Archive for July, 2006

Poll Waste at Post

Wednesday, July 26th, 2006

The Post is cutting jobs, and still it’s wasting serious money on useless polling.

Its latest poll, splashed across the front page for two days in a row, illuminated that immigration issues are top-of-mind among Colorado voters.

This might have been newsworthy if it held true prior to election day, but after the media and political frenzy of the past few weeks, as well as the partisan poll results that have already been reported, the Post poll was so incredibly predictable as to be laughable.
 

The next day’s story, showing Ritter still slightly ahead of Beauprez, was rendered pointless in the text itself, which quoted political consultant Eric
Sondermann articulating the obvious fact that voters have yet to focus on the election.
 

Editors should have taken a hint and spiked the story.

Source data

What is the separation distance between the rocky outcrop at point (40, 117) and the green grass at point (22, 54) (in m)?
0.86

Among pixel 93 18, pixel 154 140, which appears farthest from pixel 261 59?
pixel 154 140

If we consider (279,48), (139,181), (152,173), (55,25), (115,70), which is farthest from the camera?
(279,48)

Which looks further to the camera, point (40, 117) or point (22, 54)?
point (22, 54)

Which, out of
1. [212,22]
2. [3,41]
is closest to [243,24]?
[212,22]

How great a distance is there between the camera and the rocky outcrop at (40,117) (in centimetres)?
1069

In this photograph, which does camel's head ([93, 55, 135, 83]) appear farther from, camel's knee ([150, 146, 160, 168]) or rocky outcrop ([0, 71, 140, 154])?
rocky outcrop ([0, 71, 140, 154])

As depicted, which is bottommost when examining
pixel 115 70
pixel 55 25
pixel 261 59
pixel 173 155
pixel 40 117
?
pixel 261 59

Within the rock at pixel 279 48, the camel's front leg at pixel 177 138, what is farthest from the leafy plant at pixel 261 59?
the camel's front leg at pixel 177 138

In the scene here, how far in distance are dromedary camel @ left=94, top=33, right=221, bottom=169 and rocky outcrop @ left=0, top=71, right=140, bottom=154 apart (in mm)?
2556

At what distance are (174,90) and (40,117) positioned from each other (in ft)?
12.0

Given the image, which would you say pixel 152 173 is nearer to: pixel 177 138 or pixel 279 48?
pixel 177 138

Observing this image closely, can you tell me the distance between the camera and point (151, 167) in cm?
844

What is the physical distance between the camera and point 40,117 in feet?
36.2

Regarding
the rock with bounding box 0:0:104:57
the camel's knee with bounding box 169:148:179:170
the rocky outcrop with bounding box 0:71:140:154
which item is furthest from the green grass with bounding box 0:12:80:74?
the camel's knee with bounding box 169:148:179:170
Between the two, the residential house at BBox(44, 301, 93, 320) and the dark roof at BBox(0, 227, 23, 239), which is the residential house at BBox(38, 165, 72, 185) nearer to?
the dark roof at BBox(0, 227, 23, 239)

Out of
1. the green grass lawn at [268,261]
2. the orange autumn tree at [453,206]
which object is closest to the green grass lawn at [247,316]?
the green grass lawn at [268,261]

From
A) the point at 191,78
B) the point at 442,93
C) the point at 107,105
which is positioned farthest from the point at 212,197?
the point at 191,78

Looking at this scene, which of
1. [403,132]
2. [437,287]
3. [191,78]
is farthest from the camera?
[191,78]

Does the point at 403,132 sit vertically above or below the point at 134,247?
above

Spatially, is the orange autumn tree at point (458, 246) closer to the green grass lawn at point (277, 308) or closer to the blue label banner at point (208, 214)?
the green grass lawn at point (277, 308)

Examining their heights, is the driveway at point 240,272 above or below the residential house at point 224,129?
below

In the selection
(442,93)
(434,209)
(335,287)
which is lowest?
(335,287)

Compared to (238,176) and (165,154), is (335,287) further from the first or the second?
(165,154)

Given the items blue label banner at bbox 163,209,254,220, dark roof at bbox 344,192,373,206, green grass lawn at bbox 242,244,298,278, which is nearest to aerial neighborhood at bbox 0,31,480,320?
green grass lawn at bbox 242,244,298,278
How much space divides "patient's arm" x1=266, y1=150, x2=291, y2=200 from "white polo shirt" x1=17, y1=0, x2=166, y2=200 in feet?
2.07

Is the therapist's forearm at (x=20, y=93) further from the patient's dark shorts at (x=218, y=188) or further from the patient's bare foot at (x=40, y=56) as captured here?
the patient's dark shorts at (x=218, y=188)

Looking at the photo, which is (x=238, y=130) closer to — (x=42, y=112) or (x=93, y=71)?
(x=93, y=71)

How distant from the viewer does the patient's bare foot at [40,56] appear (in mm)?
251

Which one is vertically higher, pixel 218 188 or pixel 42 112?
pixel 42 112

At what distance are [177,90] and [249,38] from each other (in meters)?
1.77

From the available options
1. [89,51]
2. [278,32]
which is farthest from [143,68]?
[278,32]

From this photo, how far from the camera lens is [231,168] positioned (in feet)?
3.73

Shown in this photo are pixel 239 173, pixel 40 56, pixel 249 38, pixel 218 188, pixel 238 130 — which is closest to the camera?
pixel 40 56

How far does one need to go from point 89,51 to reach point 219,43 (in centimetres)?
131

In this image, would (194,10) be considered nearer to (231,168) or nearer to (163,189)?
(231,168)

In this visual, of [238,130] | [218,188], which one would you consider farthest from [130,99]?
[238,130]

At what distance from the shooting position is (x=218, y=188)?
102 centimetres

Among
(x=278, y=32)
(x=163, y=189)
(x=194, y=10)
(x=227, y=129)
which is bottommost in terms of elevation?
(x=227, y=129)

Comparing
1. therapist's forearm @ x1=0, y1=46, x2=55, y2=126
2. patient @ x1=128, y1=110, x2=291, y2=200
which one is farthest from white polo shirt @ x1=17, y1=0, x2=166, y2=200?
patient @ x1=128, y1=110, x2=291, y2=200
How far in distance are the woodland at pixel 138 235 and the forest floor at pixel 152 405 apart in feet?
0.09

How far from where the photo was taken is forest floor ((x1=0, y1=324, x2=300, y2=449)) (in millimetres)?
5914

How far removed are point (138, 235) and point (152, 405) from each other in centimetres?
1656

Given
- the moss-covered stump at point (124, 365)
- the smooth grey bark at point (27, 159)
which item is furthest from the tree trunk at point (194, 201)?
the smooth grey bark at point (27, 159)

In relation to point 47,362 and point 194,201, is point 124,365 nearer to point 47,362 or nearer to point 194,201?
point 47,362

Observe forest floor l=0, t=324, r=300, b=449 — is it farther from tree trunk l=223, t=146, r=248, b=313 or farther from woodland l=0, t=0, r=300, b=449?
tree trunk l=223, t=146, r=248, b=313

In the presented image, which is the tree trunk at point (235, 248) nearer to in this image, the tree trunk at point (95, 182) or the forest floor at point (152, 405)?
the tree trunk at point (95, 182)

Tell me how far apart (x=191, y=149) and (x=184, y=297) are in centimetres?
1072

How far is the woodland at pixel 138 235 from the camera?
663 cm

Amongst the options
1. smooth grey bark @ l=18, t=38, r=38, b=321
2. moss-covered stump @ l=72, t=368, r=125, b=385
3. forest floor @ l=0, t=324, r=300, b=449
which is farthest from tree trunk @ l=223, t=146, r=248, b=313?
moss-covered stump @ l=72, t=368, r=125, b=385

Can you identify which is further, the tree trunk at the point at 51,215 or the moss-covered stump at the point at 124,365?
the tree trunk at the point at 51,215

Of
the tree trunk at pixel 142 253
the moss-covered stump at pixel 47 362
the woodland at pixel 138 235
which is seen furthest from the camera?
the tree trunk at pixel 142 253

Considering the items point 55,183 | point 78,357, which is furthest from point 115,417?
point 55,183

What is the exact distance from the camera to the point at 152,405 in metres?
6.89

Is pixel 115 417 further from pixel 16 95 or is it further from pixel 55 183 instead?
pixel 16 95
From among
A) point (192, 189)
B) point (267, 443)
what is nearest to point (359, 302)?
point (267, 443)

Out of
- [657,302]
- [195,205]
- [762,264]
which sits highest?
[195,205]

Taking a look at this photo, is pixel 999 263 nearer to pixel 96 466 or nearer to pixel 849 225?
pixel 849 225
...
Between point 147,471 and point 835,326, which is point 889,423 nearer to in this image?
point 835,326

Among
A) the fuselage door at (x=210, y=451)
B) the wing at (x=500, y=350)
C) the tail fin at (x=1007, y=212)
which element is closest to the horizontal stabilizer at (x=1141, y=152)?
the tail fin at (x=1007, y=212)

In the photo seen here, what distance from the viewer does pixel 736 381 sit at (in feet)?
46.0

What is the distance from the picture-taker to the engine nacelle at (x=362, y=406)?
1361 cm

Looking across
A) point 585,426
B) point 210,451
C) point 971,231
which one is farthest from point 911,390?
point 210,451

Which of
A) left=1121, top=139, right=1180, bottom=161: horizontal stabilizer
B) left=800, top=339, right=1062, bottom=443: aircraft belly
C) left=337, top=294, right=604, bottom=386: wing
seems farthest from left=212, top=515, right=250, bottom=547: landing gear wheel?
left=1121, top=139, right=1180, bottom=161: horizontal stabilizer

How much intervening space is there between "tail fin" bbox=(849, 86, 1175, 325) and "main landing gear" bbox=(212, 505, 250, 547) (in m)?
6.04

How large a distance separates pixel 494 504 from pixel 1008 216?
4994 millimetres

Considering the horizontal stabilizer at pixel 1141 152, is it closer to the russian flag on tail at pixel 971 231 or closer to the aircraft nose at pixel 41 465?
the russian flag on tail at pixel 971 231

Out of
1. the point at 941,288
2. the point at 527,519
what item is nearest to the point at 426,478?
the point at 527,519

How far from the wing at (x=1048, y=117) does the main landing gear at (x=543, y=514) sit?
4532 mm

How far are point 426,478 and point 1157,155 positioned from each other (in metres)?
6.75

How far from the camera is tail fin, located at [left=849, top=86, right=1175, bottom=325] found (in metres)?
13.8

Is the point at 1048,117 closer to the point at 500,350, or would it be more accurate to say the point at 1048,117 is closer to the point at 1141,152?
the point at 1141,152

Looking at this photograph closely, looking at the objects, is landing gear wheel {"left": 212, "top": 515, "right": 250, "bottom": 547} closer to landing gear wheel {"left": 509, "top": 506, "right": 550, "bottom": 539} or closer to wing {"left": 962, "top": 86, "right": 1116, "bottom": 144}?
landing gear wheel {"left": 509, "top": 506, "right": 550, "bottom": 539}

(PROBLEM DETAILS) Could you write out the stretch of the piece on polling from "Archive for July, 2006" through "among Colorado voters." again, replacing "immigration" with "education"? These rows were taken from a separate source.

(FINISHED EXERCISE)
Archive for July, 2006

Poll Waste at Post

Wednesday, July 26th, 2006

The Post is cutting jobs, and still it’s wasting serious money on useless polling.

Its latest poll, splashed across the front page for two days in a row, illuminated that education issues are top-of-mind among Colorado voters.